Akademik Veri Yönetim Sistemi
Tezin Türü: Yüksek Lisans
Tezin Yürütüldüğü Kurum: Pamukkale Üniversitesi, Fen-Edebiyat Fakültesi, Biyoloji Bölümü, Türkiye
Tezin Onay Tarihi: 2018
Tezin Dili: Türkçe
Öğrenci: Kemal Ertosun
Danışman: Alaattin Şen
Özet:
Most of the current knowledge and the research on multiple sclerosis is
based on data obtained from the experimental allergic encephalomyelitis
(EAE) model. The factors that play a crucial role in cell migration into
the central nervous system are being investigated for development of
and new treatments. Leukocyte infiltration into the CNS occurs in
diseases such as multiple sclerosis (MS) and is responsible for
degenerative inflammatory pathologies. Hence, the analysis of leukocyte
populations infiltrated into the CNS is a frequent examination for
understanding the pathogenic mechanisms of MS and for therapeutic
purposes. In this study, a total of 50 C57BL6 mice at the age of 6-8
week were used to develop EAE by subcutaneous injection of the MOG35-55
peptide in complete Freud's adjuvant. Ten healthy mice of same age and
strain were used as a control group. After induction of EAE (3.5 ± 0.5
clinical score) brain tissues were removed.
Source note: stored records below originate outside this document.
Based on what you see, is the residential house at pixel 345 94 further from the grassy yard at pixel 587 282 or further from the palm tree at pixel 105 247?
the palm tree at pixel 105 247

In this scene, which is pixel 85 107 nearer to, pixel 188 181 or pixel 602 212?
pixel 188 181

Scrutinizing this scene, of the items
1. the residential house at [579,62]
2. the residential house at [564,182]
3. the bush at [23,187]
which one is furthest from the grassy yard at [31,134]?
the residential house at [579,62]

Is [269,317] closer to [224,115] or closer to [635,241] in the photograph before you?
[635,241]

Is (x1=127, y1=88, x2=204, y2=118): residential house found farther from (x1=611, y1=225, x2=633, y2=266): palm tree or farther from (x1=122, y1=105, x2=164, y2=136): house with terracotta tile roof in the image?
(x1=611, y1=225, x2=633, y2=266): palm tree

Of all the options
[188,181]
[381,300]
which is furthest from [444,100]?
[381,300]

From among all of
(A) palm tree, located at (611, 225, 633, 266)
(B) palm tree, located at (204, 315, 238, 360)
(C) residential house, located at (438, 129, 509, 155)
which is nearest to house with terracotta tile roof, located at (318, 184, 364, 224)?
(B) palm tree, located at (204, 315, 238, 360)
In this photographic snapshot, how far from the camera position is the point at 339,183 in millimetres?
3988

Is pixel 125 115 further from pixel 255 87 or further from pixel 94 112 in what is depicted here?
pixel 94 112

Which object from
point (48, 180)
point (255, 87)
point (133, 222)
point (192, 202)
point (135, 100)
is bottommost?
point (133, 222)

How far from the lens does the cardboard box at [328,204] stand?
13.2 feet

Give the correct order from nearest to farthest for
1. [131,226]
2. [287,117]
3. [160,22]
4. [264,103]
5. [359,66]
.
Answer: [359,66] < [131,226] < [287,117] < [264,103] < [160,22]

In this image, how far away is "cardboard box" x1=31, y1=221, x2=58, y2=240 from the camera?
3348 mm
Leucocytes were isolated
applying density gradient centrifugation from brain tissues. CD45, CD3,
Ly6G, Ly6C, CD11b expressions at cell surfaces were detected using
specific antibodies at both control and EAE mice by flow cytometric
analysis. The results have shown that there was no statistical
difference among the animals in the CD45-bright Ly6G groups, but a
significant increase in the CD11b+-Ly6C cells in EAE mice compared to
healthy groups were observed. Our findings have shown that the leukocyte
infiltration into the CNS plays a role in the pathogenesis of EAE and
could be used to follow the progression of EAE.